In June, Sahad Sarr is in Dakar, at Stereo Africa 432, which he launched a few months ago. This studio and label located in the Ouakam district is also “a museum” for the artist. He is just finishing the hanging of an exhibition on the history of Senegalese music from the 1960s to today: jamono. Journeys in memories, offered as part of the OFF of the Dakar Biennale.
“It is important to transmit, to question and to archive. What projects existed before colonization? Why was there, at one point, the advent of foreign music, salsa? Why mbalax? In what context does hip-hop arrive? This jack-of-all-trades is also preparing a film on the subject. But until then, he is piloting the first edition of Stereo Africa Festival, scheduled for the end from month of June, before going on tour in Europe. Without forgetting, at the heart of his daily life, the round trips to the eco-designed village of Kamyaak.
In the footsteps of Felwine, Majnun and Alibeta
It does not take long, in contact with the artist, to grasp that spiritual quest and desire for social and political transformation guide each of his commitments. “I never thought I would become a musician. For my parents, diplomas were important”. He remembers the first guitar notes at Lamine Guèye high school, in the footsteps of ” [s]es brothers”, including Felwine, Majnun and Alibeta.
Sahad combines music and a university course in political science and then in marketing. It was there that he met those with whom he created The Nataal Patchwork: “A family, a school, a philosophy. musicians with whom [il] shares the vision of decolonized, uninhibited music”. Impregnated with the sounds of Miles Davis, Ray Charles, Xalam, Richard Bona, Fela Kuti, or even Mory Kanté, the group plays “fusion-jazz music taxed as intellectual for its age”. Between a first stage in 2008, the price of the Musical Days of Carthage in 2015 and the release of the first album in 2017, Sahad left the path traced by long studies to embrace that of music and engage in a Sufi spiritual quest Baye Fall .
His religious initiation led him to travel through Senegal, Mali, Burkina Faso and Niger. An experience that permeates the album Jiw, in 2017 and Plum, released last January. “Luuma means ‘the traveling market’. An organized anarchy where everything forms a unity. In this album, I affirm our place as Africans to look at globalization differently. It’s a story in between the urban world and the rural world”, says the man who grew up in Dakar but whose father, an officer, wanted his offspring to know his roots. “At home we spoke Serer and French.
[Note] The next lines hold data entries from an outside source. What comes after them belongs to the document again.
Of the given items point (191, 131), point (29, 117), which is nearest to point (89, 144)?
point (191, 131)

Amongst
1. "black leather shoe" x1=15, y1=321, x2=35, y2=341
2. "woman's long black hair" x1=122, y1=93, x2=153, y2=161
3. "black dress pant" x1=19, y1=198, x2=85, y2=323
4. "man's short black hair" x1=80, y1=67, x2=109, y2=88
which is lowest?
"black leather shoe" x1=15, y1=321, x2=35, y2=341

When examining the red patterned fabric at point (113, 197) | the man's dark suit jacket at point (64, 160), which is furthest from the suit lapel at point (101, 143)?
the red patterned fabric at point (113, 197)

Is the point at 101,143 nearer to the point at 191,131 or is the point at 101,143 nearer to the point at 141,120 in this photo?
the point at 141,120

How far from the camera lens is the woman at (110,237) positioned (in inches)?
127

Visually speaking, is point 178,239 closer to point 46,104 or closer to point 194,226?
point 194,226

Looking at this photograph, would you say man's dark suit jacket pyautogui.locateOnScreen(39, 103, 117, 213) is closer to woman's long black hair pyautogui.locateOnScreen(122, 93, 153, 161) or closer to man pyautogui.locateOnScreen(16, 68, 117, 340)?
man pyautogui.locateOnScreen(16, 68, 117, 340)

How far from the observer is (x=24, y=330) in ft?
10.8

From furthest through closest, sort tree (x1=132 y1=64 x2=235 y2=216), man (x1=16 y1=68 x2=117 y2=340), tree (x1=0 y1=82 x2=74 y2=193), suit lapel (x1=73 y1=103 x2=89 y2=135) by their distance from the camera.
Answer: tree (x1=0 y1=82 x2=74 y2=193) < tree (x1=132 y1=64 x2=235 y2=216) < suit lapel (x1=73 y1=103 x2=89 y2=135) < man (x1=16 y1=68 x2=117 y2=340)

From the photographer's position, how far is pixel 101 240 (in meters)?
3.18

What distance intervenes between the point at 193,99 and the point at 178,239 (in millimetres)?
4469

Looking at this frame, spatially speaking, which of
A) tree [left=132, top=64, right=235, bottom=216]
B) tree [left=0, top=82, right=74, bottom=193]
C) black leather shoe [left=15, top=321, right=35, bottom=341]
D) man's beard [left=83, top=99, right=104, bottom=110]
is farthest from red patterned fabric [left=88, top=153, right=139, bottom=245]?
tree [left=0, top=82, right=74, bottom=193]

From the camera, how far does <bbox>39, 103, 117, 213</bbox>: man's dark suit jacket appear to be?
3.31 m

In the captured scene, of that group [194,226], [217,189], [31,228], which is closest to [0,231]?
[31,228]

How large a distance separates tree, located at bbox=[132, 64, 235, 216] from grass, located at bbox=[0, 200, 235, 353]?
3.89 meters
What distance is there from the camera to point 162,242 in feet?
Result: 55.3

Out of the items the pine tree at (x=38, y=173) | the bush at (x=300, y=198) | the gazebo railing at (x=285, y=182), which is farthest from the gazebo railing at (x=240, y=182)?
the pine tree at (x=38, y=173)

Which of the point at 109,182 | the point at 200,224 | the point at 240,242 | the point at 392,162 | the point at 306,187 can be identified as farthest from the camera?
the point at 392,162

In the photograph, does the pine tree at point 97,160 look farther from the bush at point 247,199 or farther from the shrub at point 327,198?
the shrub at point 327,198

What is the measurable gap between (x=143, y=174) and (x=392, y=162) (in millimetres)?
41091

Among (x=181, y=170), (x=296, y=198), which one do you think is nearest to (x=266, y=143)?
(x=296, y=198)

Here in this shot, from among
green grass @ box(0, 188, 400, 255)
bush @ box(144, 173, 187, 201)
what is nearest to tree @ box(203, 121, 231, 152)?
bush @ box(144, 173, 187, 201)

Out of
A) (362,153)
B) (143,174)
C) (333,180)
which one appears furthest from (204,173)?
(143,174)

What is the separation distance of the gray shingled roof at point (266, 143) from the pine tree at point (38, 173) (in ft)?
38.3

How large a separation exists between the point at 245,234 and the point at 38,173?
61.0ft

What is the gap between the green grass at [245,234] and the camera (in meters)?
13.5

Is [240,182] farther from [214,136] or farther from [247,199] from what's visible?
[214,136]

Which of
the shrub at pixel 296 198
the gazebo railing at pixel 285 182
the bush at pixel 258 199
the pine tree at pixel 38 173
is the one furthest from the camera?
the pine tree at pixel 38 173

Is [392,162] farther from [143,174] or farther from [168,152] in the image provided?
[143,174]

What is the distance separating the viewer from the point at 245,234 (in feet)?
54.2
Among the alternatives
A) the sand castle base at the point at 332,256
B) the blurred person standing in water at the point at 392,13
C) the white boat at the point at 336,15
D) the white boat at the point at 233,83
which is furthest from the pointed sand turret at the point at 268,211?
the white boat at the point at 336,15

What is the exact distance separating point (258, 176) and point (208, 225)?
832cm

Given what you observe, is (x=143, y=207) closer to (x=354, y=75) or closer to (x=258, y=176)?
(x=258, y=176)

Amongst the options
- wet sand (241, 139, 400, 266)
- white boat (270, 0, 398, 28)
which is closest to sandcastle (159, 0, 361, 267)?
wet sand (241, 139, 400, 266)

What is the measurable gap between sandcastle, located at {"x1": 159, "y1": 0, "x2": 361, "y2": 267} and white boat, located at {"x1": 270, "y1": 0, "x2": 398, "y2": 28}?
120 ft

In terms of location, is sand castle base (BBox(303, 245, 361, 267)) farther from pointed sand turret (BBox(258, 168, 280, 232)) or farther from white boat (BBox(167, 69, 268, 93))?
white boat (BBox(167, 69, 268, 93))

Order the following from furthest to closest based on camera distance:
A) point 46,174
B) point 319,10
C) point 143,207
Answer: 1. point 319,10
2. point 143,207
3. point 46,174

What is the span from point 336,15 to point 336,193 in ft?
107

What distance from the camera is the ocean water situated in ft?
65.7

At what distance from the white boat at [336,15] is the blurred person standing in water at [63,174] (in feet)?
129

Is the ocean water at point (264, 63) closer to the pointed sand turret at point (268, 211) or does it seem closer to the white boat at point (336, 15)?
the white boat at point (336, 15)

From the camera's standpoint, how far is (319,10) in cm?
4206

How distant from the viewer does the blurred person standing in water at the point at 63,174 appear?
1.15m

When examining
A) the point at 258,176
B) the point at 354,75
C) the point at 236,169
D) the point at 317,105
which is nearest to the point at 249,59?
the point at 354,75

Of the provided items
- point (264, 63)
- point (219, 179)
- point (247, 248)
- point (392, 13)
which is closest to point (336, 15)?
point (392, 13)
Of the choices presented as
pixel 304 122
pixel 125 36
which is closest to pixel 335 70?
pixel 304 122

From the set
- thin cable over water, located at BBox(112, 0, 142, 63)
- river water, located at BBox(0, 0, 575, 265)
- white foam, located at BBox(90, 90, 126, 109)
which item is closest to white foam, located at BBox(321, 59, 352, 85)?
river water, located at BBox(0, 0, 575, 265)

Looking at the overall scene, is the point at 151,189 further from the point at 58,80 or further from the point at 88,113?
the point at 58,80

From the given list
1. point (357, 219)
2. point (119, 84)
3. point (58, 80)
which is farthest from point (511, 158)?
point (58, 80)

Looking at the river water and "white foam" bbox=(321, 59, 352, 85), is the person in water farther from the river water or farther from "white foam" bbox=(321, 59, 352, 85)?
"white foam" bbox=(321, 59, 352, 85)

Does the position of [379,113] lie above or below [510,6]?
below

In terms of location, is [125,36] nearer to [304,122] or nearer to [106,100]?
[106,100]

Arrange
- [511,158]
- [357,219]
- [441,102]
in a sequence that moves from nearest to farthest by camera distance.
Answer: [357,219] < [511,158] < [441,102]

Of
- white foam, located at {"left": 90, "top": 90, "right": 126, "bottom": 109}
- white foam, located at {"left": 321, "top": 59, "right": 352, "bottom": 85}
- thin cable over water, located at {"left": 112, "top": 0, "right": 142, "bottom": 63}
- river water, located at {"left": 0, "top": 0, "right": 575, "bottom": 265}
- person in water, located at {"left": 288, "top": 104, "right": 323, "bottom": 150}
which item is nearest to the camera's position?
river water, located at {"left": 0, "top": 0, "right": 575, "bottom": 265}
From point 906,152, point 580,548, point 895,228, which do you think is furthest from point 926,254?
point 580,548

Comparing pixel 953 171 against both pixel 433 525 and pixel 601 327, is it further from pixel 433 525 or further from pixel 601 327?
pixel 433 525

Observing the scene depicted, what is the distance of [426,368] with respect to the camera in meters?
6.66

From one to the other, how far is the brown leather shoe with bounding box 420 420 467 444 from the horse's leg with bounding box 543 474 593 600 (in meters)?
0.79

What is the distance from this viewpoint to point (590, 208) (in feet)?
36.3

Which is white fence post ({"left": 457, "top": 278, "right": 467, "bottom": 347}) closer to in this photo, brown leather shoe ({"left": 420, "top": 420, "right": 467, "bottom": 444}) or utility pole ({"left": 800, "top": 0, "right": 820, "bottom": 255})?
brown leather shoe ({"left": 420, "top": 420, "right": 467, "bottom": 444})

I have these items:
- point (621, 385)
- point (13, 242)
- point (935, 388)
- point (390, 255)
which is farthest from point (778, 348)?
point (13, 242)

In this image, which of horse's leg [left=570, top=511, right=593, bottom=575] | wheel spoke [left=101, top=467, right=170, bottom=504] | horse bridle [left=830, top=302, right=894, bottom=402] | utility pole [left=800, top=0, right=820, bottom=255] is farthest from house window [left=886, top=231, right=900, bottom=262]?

And each wintering season, we went to our grandparents in Niodior. It was lucky. »
It is in Kamyyak, near Fatick, that for five years Sahad – which means “harvest” in Wolof – has been building a training space dedicated to local ecological and social issues. “This village is primarily aimed at young people who, for lack of other options, often want to become a wrestler, go to Europe or live in town to be a street vendor. Alternatives must be created for local youth. »
Senegal: the eclectic siblings of Felwine Sarr, between jazz, philosophy and Afro-fusion
Manufacture of soap or touba coffee, houses in eco-construction and vegetable dyes are some of the activities offered in a spirit of “community entrepreneurship”. Kamyaak is designed as an incubator that brings together residents, students and researchers from neighboring countries or Europe. Sahad, nourished by Mouride cosmogony, is also keen to welcome young Baye Falls there: “In Kamyaak, we are on a spiritual quest but through work”.
This “spiritual eco-village” has prompted the creation of branches of the parent association Jiwnit in Germany and France. “We share our know-how on agroecology from Africa. It is also a way of deconstructing North-South relations and of talking about fundamental decolonization movements,” insists Sahad. Whether through cultural or agricultural entrepreneurship, the emancipatory vision he calls “active utopia” remains the red thread: “The important thing is that people can take charge of the tools for the change they want for them. and can reclaim multiple ways of thinking about success”. Next project for Sahad and his team? Open an eco-built studio in Kamyyak to produce artistes local.